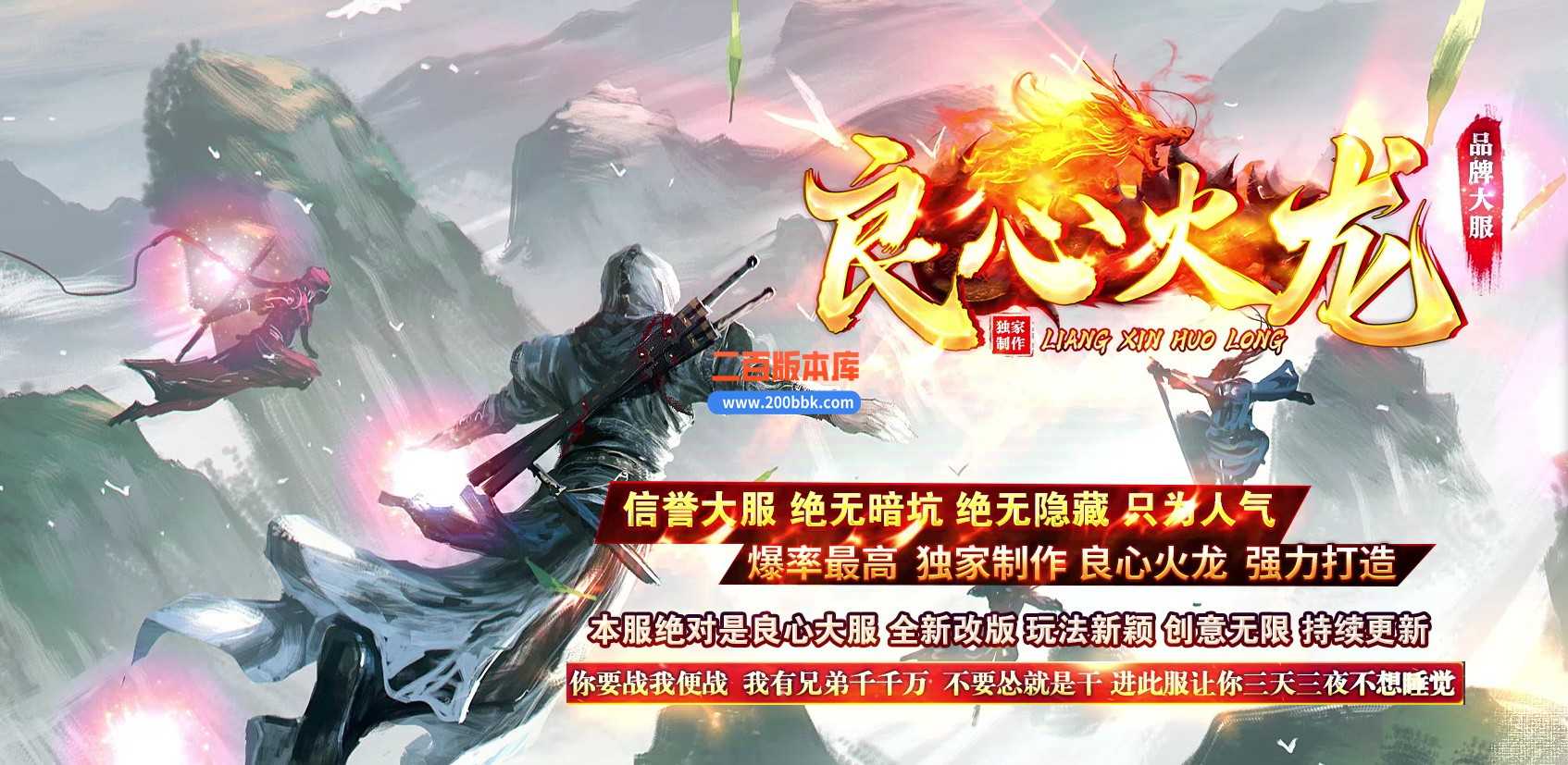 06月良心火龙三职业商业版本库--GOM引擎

-------

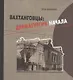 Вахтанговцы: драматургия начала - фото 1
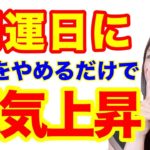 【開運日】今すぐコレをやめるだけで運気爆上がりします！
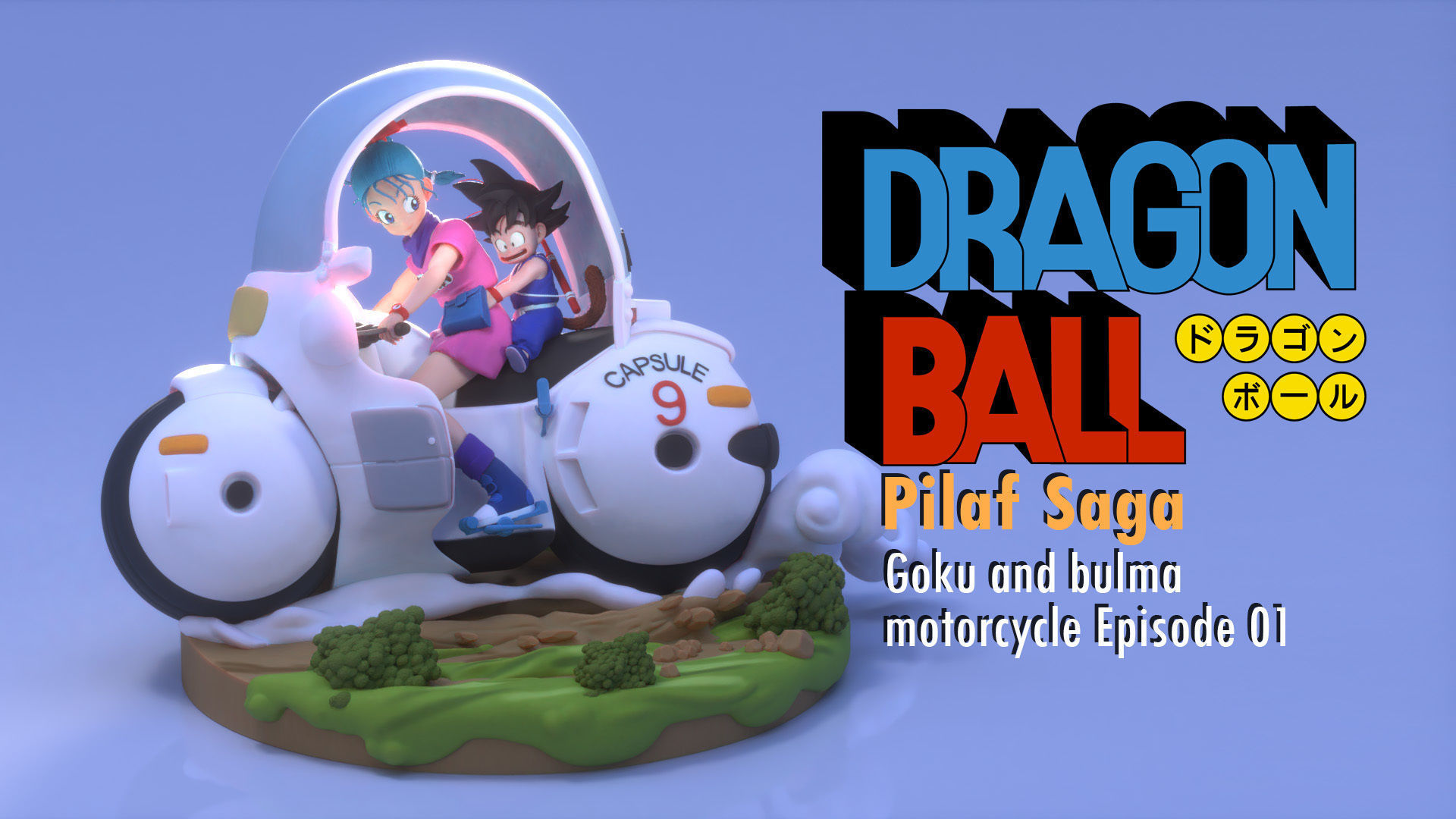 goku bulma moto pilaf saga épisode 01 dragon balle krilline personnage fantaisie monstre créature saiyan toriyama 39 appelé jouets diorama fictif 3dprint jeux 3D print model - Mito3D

-------

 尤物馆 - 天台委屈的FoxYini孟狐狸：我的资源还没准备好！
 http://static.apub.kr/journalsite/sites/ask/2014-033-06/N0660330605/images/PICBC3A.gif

-------

▶ INSTRUCTIONS FOR THE TASK
Starting from the line with "Вахтанговцы: драматургия начала - фото 1" in the records above, repeat each line exactly until you have written the line with "goku bulma moto", then stop; drop the pictures.

▶ SOLUTION
 Вахтанговцы: драматургия начала - фото 1
 【開運日】今すぐコレをやめるだけで運気爆上がりします！
 goku bulma moto pilaf saga épisode 01 dragon balle krilline personnage fantaisie monstre créature saiyan toriyama 39 appelé jouets diorama fictif 3dprint jeux 3D print model - Mito3D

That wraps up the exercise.